One Prompt Fits All: Universal Graph Adaptation for Pretrained Models
Yongqi Huang, Jitao Zhao, Dongxiao He, Xiaobao Wang, Yawen Li, Yuxiao Huang, Di Jin, Zhiyong Feng
TL;DR
This work tackles the adaptation gap in Graph Prompt Learning (GPL) by identifying two core issues: a lack of unified understanding of how prompts interact with pretrained graph models and limited cross-domain adaptability. It argues that representation-level prompts largely amount to simple linear probes, and thus the research should focus on unleashing pretrained model capabilities via input-level prompts. The authors introduce UniPrompt, a universal GPL that learns a topological prompt graph through a learnable $k$NN-based adjacency while preserving the original graph and training a lightweight classifier, with a bootstrapped integration to prevent collapse. Extensive experiments on homophilic and heterophilic graphs, in-domain and cross-domain, demonstrate that UniPrompt consistently outperforms state-of-the-art GPL baselines with strong robustness and scalability across pretrained models, supporting its potential to advance Graph Foundation Models.
Abstract
Graph Prompt Learning (GPL) has emerged as a promising paradigm that bridges graph pretraining models and downstream scenarios, mitigating label dependency and the misalignment between upstream pretraining and downstream tasks. Although existing GPL studies explore various prompt strategies, their effectiveness and underlying principles remain unclear. We identify two critical limitations: (1) Lack of consensus on underlying mechanisms: Despite current GPLs have advanced the field, there is no consensus on how prompts interact with pretrained models, as different strategies intervene at varying spaces within the model, i.e., input-level, layer-wise, and representation-level prompts. (2) Limited scenario adaptability: Most methods fail to generalize across diverse downstream scenarios, especially under data distribution shifts (e.g., homophilic-to-heterophilic graphs).

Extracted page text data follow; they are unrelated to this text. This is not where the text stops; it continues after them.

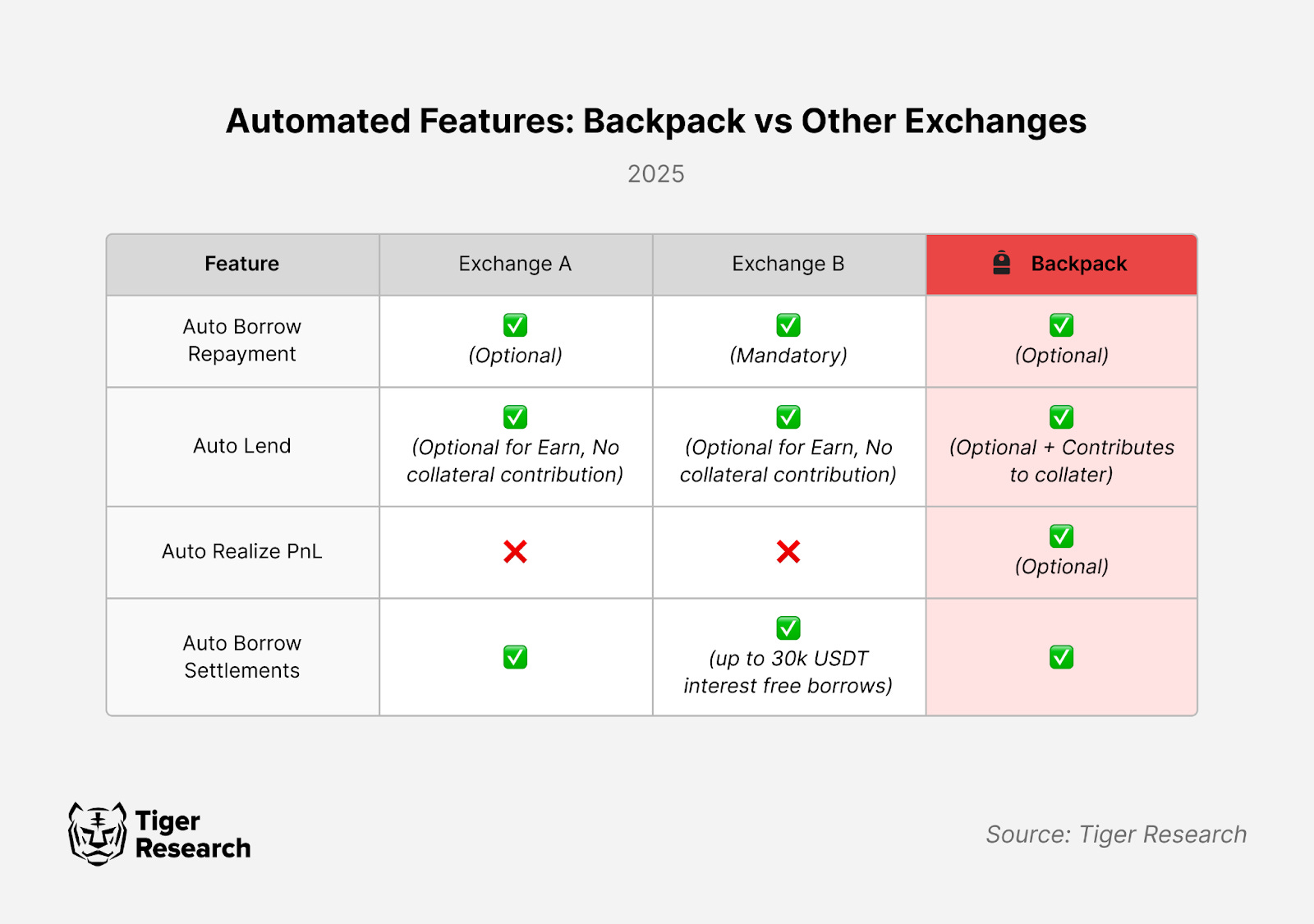 Automated Features: Backpack vs Other Exchanges

2025

| Feature | Exchange A | Exchange B | Backpack |
|---|---|---|---|
| Auto Borrow Repayment | ✅ (Optional) | ✅ (Mandatory) | ✅ (Optional) |
| Auto Lend | ✅ (Optional for Earn, No collateral contribution) | ✅ (Optional for Earn, No collateral contribution) | ✅ (Optional + Contributes to collater) |
| Auto Realize PnL | ❌ | ❌ | ✅ (Optional) |
| Auto Borrow Settlements | ✅ | ✅ (up to 30k USDT interest free borrows) | ✅ |

Tiger Research

Source: Tiger Research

To address these issues, we theoretically analyze existing GPL approaches and reveal that representation-level prompts essentially function as fine-tuning a simple downstream classifier, proposing that graph prompt learning should focus on unleashing the capability of pretrained models, and the classifier should adapt to downstream scenarios. Based on our findings, we propose UniPrompt, a novel GPL method that adapts any pretrained models, unleashing the capability of pretrained models while preserving the input graph. Extensive experiments demonstrate that our method can effectively integrate with various pretrained models and achieve strong performance across in-domain and cross-domain scenarios.